Use extra caution when cutting an svg that you didn’t make into cardboard. Downloaded paths (even fonts) are notorious for weird path artifacts, double paths, and overall jankiness. Use clean paths and watch it closely.

I love cardboard for simple alignment jigs. Beyond that I almost never use it, and do my prototyping in cheap baltic birch.

2 Likes

I recall someone claiming that was the cause but I don’t believe it was proven. Nor would it be likely when you consider the number of people here posting settings and the number of others using them - the search for settings makes Godot look like a hanger-on uncle.

It’s possible that it did occur from bad settings but the settings came from some post on FB or other equally reliable source :slight_smile:

i had a small flareup with cardboard because of a settings typo. but i’m anal about how closely i watch things like cardboard, so i had the fire out before it was much bigger than a candle flame.

some materials you just need to be around to casually pay attention to (think: tile). others you need to really watch carefully, especially at start up (like cardboard).

This was my recent post about a post on Facebook. It specifically mentions cutting cardboard as the cause (that, mixed with inattention to the Glowforge)

Ouch!

How did you put out the fire? Do you just open the lid and blow it out or hit it with a CO2 fire extinguisher? I am curious and clueless because I still haven’t touched a glowforge.

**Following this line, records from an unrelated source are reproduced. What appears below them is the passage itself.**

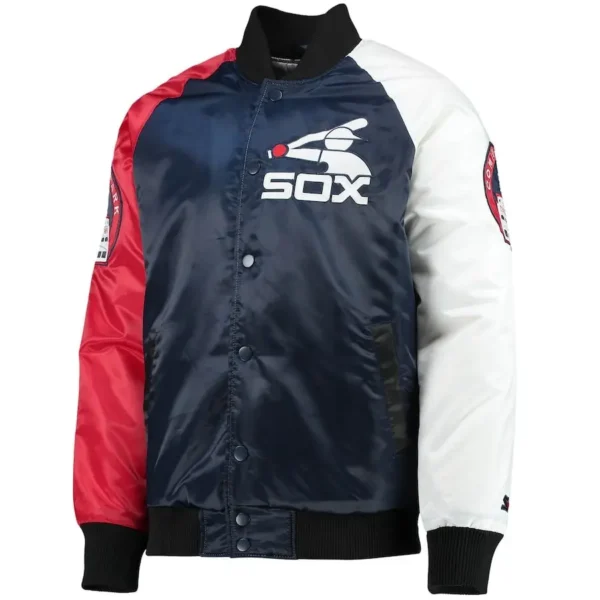 Chicago White Sox Starter Tri-color Satin Full-snap Varsity Jacket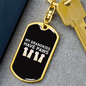Grandkids Have Paws Cat Keychain Stainless Steel or 18k Gold Dog Tag Keyring-Express Your Love Gifts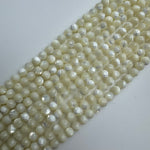 White Mother of Pearls Faceted Round Beads image 9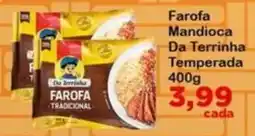 Chama Supermercados Farofa mandioca da terrinha temperada oferta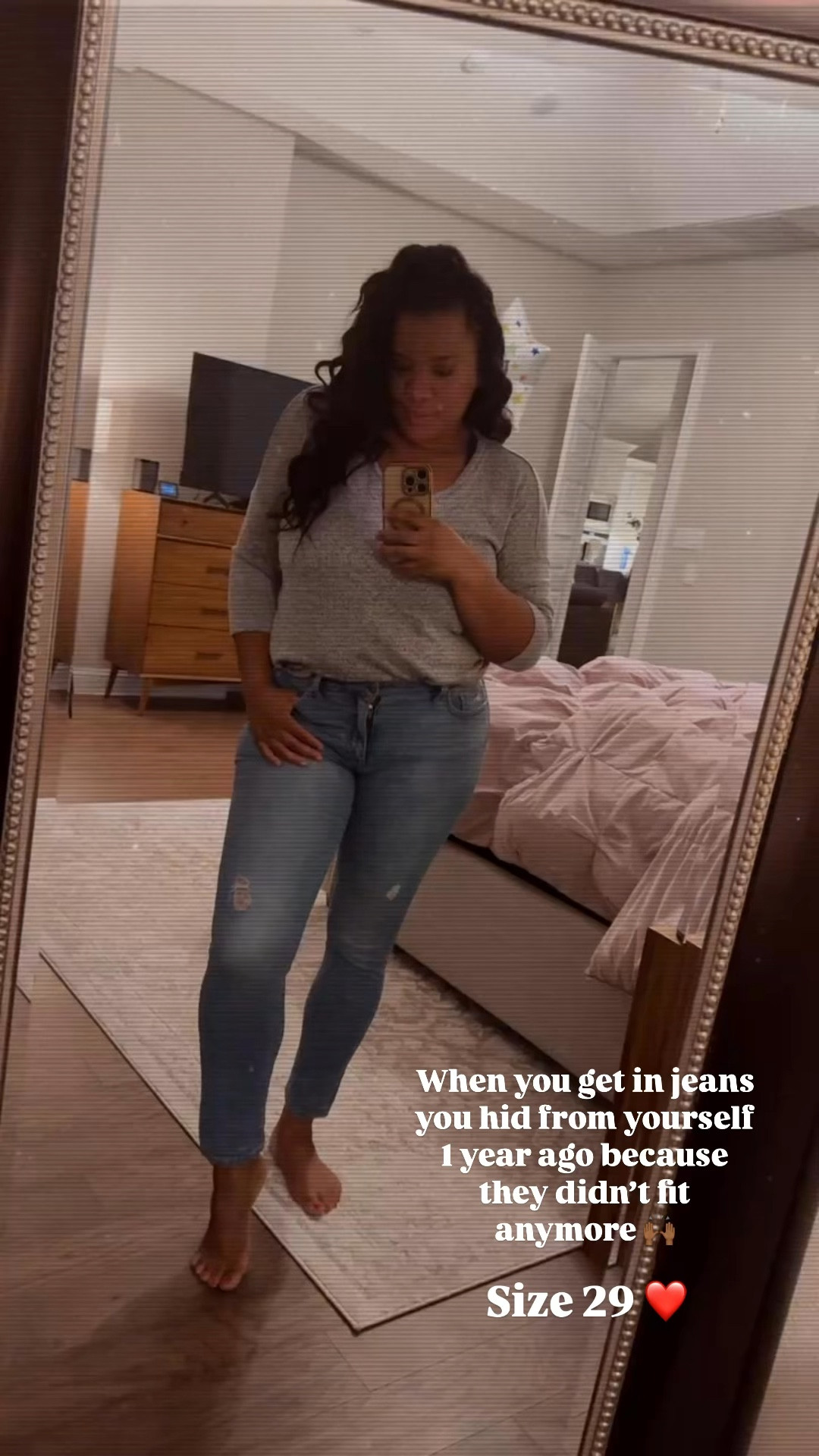 Fitting into jeans you hid from yourself a year ago because you could no longer fit them is every woman’s dream! 

#luckybrand #skinnyjeans

#LTKFindsUnder100 #LTKFindsUnder50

it was candle flame size. i tapped it out w/a paper towel. i also have a spray bottle of water nearby and a halotron extinguisher. so far i’ve never gone beyond the paper towel.

1 Like

I enjoyed some awesome advice from this group that led to multiple layers of fire safety:

  1. NEVER leave your Glowforge while it’s cutting, scoring, engraving.
  2. Know the material you’re using and it’s tendency to flame up. e.g. cardboard should be watched carefully.
  3. Have a moist towel ready to drop on small flare ups.
  4. Have a spray bottle of water to spritz if those flames grow a bit.
  5. Use a HALON fire extinguisher to put out larger fires. CO2 extinguishers can damage the Glowforge. I have one.
  1. Someone recommended having the AFO Fire Ball for fires that get out of control. I have one that I can throw from the door into the room if needed.

The Halon extinguisher and AFO Fire Ball add up to about $160, which is rather cheap security.

I haven’t needed anything beyond #1 yet, but I keep all of the steps in mind. I’m less intense in my scrutiny for PG materials and their settings, but not oblivious.

Hope that this helps.

7 Likes

I don’t know who created that file but THANK YOU SO MUCH!!!

This topic was automatically closed 32 days after the last reply. New replies are no longer allowed.